GP: What is your opinion on the role of a data scientist ? You probably saw Data Scientist Venn Diagram from Drew Conway Should companies try to find (and statistics.com train) versatile Data Scientists or should companies try to fill the Data Scientist role with a team?
See discussion on /2014/01/split-on-data-science-skills-individual-vs-team-approach.html
PB: No one person can do everything and be all things to all people - there are no unicorns, as some have called the intersection of all three domains in Conway's diagram. Even though we have 110 courses at Statistics.com, we focus on the analytic sphere and bring in the other skills as they relate to it. So we teach how to query databases, but not how to design and administer them. We teach some programming, and how to use programming skills to build a data science workflow, but we are not a university computer science department.
That said, even though a company may have a team of specialists, continually broadening their knowledge beyond their individual specialties is valuable, both to the company and the individual. The Operations Research Society (INFORMS), touts the "T" model for professionals in its "CAP" certification process. The "T" meaning deep vertical knowledge in one specialty, and familiarity across a broad range of others. The more the database person, the programmer and the statistician know about what each other does, the faster and more efficient the development process.
⁂
- [What to do]
**A.** Answer from the interview:
(i) How many courses does Statistics.com have?
(ii) Which organization promotes the "T" model in its "CAP" certification process?
(iii) What does the vertical part of the "T" stand for?
**B.** Translate this sentence from the interview into Spanish: "So we teach how to query databases, but not how to design and administer them."
⁂
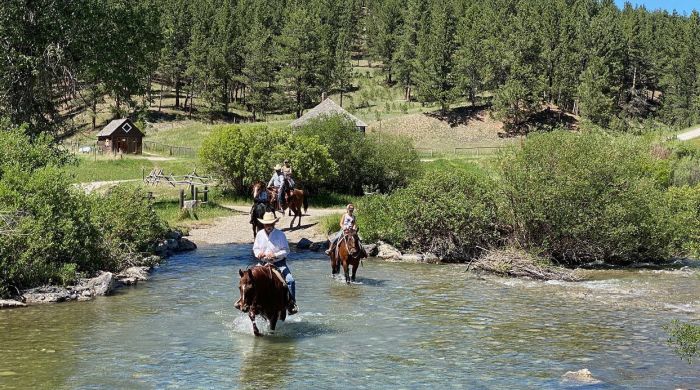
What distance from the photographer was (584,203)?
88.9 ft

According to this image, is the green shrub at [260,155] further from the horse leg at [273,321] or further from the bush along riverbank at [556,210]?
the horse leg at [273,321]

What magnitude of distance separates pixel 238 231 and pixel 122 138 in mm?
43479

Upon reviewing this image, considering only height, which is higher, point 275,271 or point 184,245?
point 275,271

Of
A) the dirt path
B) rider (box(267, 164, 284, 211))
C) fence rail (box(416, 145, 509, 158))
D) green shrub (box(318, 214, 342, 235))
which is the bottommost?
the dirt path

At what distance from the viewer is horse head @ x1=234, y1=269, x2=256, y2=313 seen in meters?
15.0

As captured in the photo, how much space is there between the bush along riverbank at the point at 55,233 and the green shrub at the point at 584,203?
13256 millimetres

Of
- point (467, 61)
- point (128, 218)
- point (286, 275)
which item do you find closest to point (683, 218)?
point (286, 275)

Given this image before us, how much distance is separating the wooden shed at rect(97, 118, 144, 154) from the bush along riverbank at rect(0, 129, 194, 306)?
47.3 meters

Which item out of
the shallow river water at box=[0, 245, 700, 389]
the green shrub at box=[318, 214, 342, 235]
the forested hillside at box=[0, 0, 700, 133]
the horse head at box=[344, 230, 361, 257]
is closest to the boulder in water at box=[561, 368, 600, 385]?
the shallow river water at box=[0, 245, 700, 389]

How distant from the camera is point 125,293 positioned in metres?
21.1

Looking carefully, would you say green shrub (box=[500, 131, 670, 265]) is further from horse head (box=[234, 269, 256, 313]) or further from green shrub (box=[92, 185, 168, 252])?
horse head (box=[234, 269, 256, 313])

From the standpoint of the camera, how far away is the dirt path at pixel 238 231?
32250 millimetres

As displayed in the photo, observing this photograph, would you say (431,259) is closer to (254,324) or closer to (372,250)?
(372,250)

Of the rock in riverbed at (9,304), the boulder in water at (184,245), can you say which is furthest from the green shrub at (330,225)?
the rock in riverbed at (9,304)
⁂
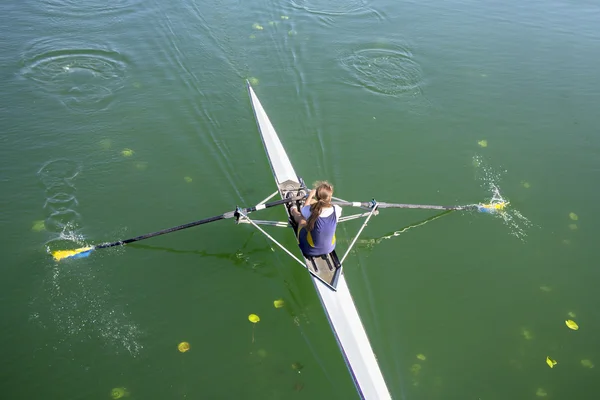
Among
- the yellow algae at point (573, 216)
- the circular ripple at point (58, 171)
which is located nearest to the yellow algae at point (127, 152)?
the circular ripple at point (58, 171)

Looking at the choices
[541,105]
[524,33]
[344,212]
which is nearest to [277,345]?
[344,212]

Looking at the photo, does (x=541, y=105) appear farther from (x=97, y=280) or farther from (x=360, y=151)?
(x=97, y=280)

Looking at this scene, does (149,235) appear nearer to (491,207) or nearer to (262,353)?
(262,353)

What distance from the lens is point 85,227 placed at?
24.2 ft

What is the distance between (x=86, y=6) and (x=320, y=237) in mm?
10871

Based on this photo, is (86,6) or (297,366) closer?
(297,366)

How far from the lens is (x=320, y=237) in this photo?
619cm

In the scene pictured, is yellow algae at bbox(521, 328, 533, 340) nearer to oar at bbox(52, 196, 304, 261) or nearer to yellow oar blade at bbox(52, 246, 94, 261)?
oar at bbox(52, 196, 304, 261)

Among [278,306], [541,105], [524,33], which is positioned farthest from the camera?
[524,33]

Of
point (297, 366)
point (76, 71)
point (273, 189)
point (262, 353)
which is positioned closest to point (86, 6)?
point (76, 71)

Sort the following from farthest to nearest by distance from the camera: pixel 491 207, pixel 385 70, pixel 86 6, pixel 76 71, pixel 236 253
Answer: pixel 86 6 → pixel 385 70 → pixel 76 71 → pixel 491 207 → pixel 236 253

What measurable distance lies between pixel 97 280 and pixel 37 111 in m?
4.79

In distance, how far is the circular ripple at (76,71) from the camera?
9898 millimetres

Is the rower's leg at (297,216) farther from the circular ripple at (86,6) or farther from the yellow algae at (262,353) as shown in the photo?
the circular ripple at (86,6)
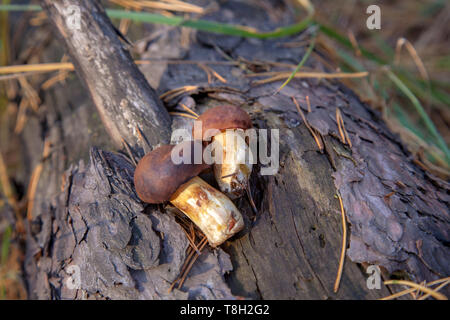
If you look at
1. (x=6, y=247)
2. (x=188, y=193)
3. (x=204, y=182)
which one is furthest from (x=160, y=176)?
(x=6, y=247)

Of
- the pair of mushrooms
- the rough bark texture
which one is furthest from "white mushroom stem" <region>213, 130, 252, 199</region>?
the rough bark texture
⁂
- [Solutions by task]
**A.**
(i) 110
(ii) The Operations Research Society (INFORMS)
(iii) Deep knowledge in one specialty

**B.** Así que enseñamos a consultar bases de datos, pero no a diseñarlas ni administrarlas.